§ **CONSIGNE**
Recopiez sans rien changer le passage du texte sur la liberté et la Trinité augustinienne, présenté ci-dessous, qui va de « C'est pour ça » jusqu'à « volonté, et l'intelligence. » inclus.

Philippe 
Quéau (suite et fin) 
On revient à la Trinité augustinienne. C'est parce 
que nous
sommes esprit que nous sommes libres, mais c'est aussi parce que 
nous sommes
libres que nous pouvons encore plus être esprit, que nous 
pouvons vouloir
l'être, et que nous pouvons comprendre que nous sommes 
libres, que nous
devons nous rappeler que nous sommes esprit.
 
Ce noeud extrêmement complexe, parfaitement décrit 
par
Saint-Augustin, est l'histoire de chacun d'entre nous. Qu'est-ce qui 
fait que
dans une vie vous deveniez de plus en plus heureux ou de plus en 
plus
mécontent ? C'est que, étape par étape, 
petite chose par
petite chose, vous allez favoriser tel ou tel aspect de votre
personnalité. 
 
C'est pour ça que nous sommes tous responsables. On peut se 
dire au bout
de cinquante ans : "J'ai raté ma vie parce que je 
n'étais pas
doué, parce que ceci, parce que cela", mais en fait ce n'est 
pas le vrai
problème. 
 
À tout moment vous pouvez corriger votre histoire par 
petites
inflexions, en disposant de trois armes qui se renforcent 
mutuellement : la
mémoire, la volonté, et l'intelligence.

§ **BLOC DE DONNÉES**

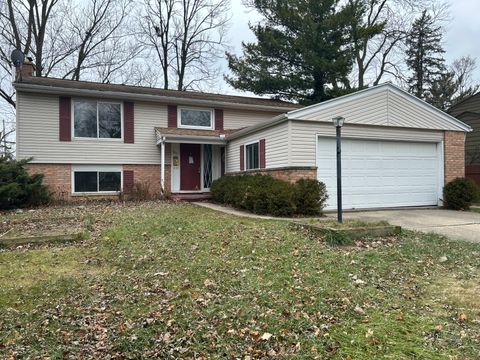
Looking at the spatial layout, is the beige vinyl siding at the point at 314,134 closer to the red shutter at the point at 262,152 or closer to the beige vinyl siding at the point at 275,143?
the beige vinyl siding at the point at 275,143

§ **RÉPONSE ATTENDUE**
C'est pour ça que nous sommes tous responsables. On peut se 
dire au bout
de cinquante ans : "J'ai raté ma vie parce que je 
n'étais pas
doué, parce que ceci, parce que cela", mais en fait ce n'est 
pas le vrai
problème. 
 
À tout moment vous pouvez corriger votre histoire par 
petites
inflexions, en disposant de trois armes qui se renforcent 
mutuellement : la
mémoire, la volonté, et l'intelligence.